=== Tasks to carry out ===
a. Copy the passage of the football preview starting at "For all the" and ending at "a scrimmage Saturday.", swapping "quarterback" for "passer".
b. Render this sentence from the football preview in Spanish: "The first objective for South Tahoe High’s football team isn’t merely clear, it’s stenciled on the back of the defense’s black practice jerseys: “Defense Wins Championships.”"

This season is brought to you by the letter ‘D.’
The first objective for South Tahoe High’s football team isn’t merely clear, it’s stenciled on the back of the defense’s black practice jerseys: “Defense Wins Championships.”
For all the excitement multitalented quarterback Tim Sprinkles, the best receiver corps in the school’s history and a capable running-back-by-committee can generate, the Vikings’ fortunes largely will depend on what happens when the offense doesn’t have the ball.
“At this point in time, or defensive staff has done an outstanding job, but there’s a lot of things to work on,” said head coach Tim Jaureguito after his first-team “D” held Wooster’s first-team offense out of the end zone in a scrimmage Saturday.
The offensive line may be the team’s second-biggest concern, with only one returning starter, but defense is the biggest question mark for the Vikings, Jaureguito’s pick to finish seventh in the seven-team Northern Nevada 4A Division II.
Enter the Sierra Swarm: Defensive coordinator Mike Makley said his Vikings played well Saturday – for a scrimmage. But if Saturday was any indication, the defense intends to earn its nickname by moving as many helmets as possible to the ball, and hitting early, hard and often.
“Everyone on the defense likes to hit, that’s for sure,” said senior captain Ian Price. Price, a division two honorable-mention selection, anchors the front seven from one defensive end position, with Marty Avila on the other side. Tamzi Garza and Bucky McGrath – star of Saturday’s film review session – fill the middle at tackle.
“He’s so quick, you don’t see him, and he’s making the play in the backfield,” Makley said of McGrath, who impressed the coaches with his quickness in getting into the Wooster backfield.
Makley anticipates using multiple formations, with four linebackers seeing time as starters: Ryan Griffith, Justin Murray, Mario Guerrero and Micah Hoffman – who came up with a fumble recovery Saturday. Saturday’s scrimmage gave the defense a chance to show what it can do out of its base formation. Sparks will be the first team to travel into what the players are calling the “VOD” (Valley of Death) and see what the new defense unleashes.
“We’re going to be coming out with some crazy stuff they haven’t seen before,” said Murray, a a senior middle linebacker.

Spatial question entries
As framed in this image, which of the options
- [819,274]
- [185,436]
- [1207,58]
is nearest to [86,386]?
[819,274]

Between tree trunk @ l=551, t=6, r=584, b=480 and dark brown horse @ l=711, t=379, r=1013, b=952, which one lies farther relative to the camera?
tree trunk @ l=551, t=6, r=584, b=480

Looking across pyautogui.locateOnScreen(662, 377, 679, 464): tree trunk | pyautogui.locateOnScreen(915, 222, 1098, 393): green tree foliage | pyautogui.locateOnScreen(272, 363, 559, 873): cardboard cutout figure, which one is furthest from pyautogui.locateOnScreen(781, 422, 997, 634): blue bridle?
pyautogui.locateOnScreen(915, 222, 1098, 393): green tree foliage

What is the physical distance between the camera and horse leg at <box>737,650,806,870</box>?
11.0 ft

=== Answers for the tasks ===
a.
For all the excitement multitalented passer Tim Sprinkles, the best receiver corps in the school’s history and a capable running-back-by-committee can generate, the Vikings’ fortunes largely will depend on what happens when the offense doesn’t have the ball.
“At this point in time, or defensive staff has done an outstanding job, but there’s a lot of things to work on,” said head coach Tim Jaureguito after his first-team “D” held Wooster’s first-team offense out of the end zone in a scrimmage Saturday.

b. El primer objetivo del equipo de fútbol americano de South Tahoe High no solo es claro, sino que está estarcido en la espalda de las camisetas negras de entrenamiento de la defensa: “La defensa gana campeonatos”.